On December 13, 2019, Harry Styles released his second studio album, “Fine Line”. As someone who is no stranger to breaking barriers and marching to the beat of his own drum, this album is a pure reflection of who he is as a person. Although many of the songs are fun and upbeat, they also are rich in deep lyrics and raw feelings that aren’t too terribly common in pop songs anymore. Overall, “Fine Line” goes slightly out of the pop music box and has a unique vibe that takes it a giant step above the average song heard on Top 40 radio.
What I first noticed after listening to the album was that it was quite versatile. There are songs like “She” and “Sunflower, Vol.6” that have a mellow-funk sound, and songs like “Falling” that make you want to cry about pretty much any minor inconvenience you happen to have. Then there are songs like “Watermelon Sugar” and “Treat People With Kindness” that make you want to get out of your car during rush hour traffic, get on top of your car, and dance with lots of confetti and having a grand old time. No one song has the same atmosphere as the ones before and after it, but the album manages to simply flow from one song to another, as if it had a storyline.
What I also loved about this album was the emotional weight each song carried, and how the lyrics matched the song’s rhythm and mood. For example, I found “Cherry” to be about Styles struggling to see his ex move on and be with someone new, as he misses her, although it’s clear that his ex is happier now. This is reflected I the music with light beat and soft, low notes in the verses, seeming like he is writing an intimate, heartfelt love note telling his ex how he truly feels. With each song, it makes the lyrics come alive, as if the listener is having a first-hand experience as to what the song is about.

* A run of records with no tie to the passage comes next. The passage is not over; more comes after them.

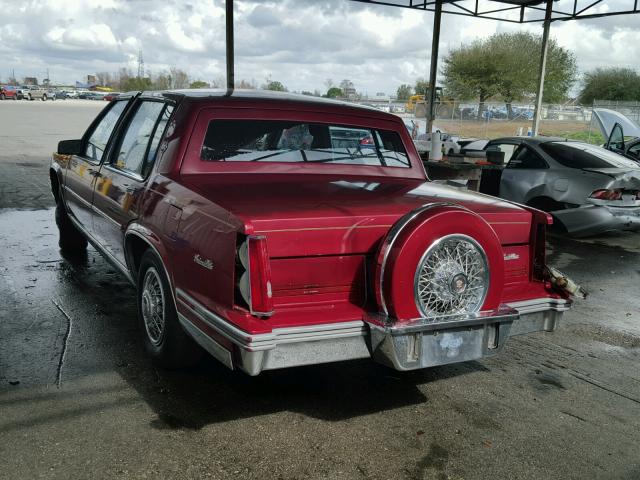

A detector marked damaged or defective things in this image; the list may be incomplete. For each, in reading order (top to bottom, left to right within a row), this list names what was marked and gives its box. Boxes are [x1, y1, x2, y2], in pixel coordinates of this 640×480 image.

damaged silver sedan [488, 137, 636, 236]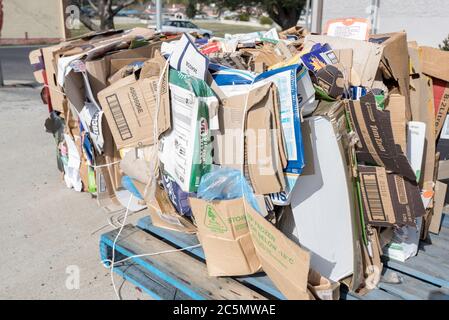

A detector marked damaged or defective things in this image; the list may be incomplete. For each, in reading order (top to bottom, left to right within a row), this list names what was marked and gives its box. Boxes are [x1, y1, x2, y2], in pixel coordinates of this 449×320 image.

torn cardboard flap [97, 53, 170, 150]
torn cardboard flap [188, 196, 260, 276]
torn cardboard flap [356, 165, 424, 228]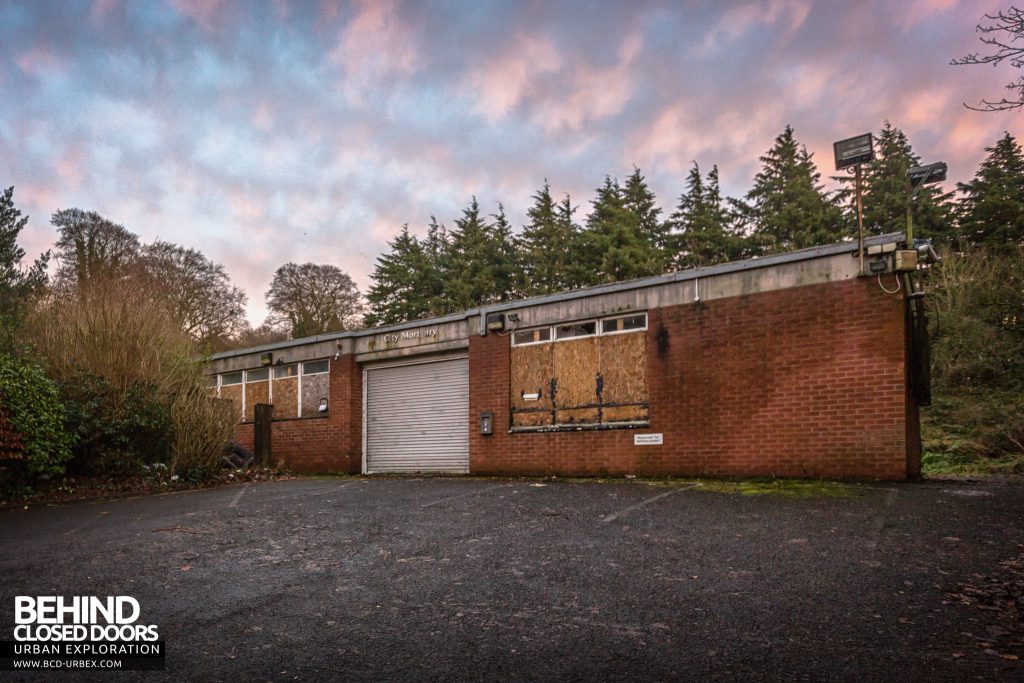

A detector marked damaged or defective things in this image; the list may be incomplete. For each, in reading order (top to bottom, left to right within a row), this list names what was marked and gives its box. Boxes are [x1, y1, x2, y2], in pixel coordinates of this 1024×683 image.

cracked asphalt car park [2, 478, 1024, 680]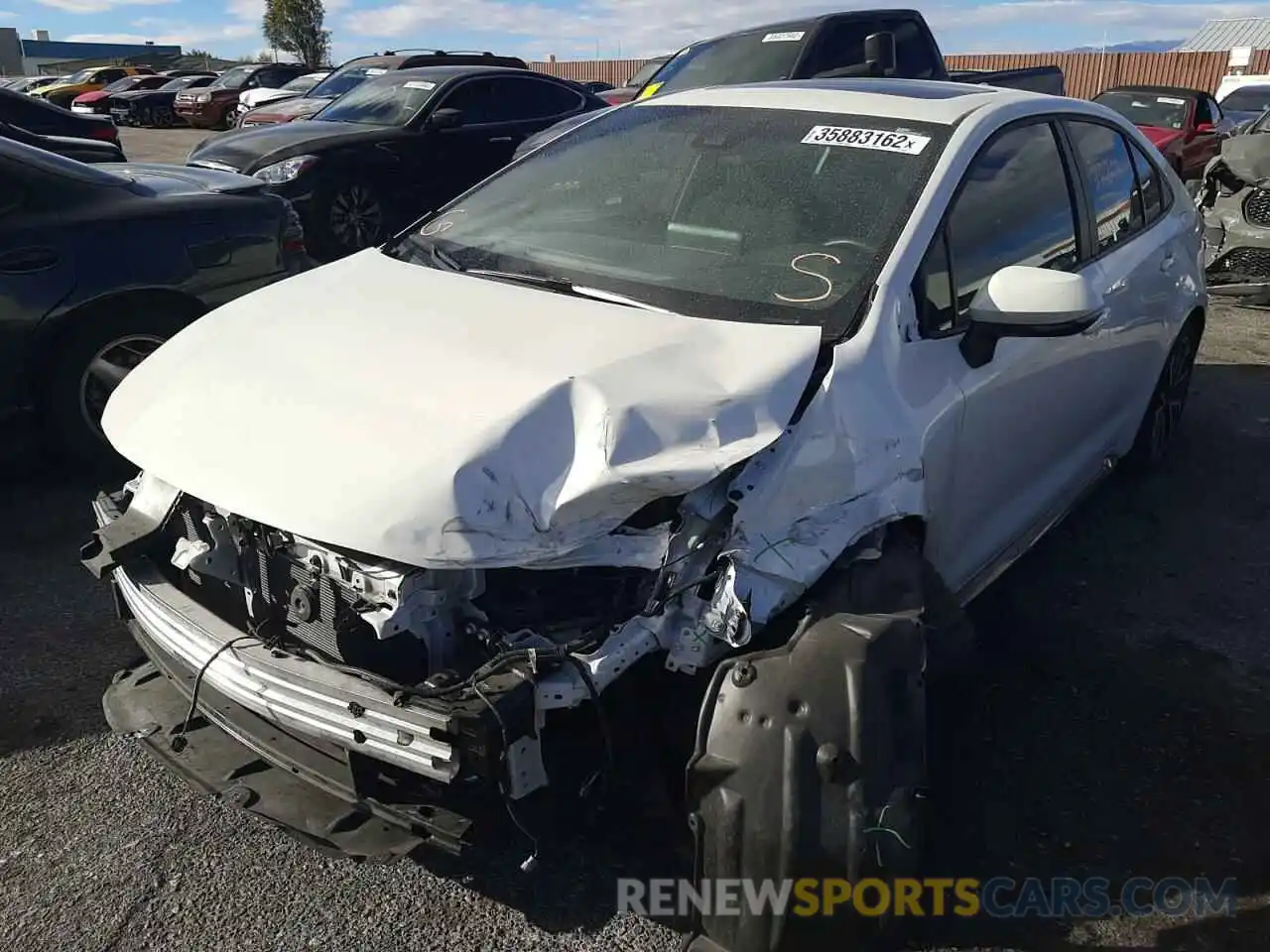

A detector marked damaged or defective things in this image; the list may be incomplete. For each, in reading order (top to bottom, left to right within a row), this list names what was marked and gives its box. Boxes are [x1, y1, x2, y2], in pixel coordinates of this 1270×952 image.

crumpled hood [1135, 125, 1183, 150]
crumpled hood [101, 249, 826, 567]
damaged front fender [683, 611, 921, 952]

Unlike many of the albums I have listened to, there are no “filler” songs; it’s clear that each song put of the album has a purpose. In addition, when the song “Fine Line” ended, it felt as if I was closing an adventurous chapter book, even though the album only had twelve songs in it. When I first decided to listen to “Fine Line”, I was skeptical that it wasn’t going to live up to the hype that it was receiving, but it did by a long shot.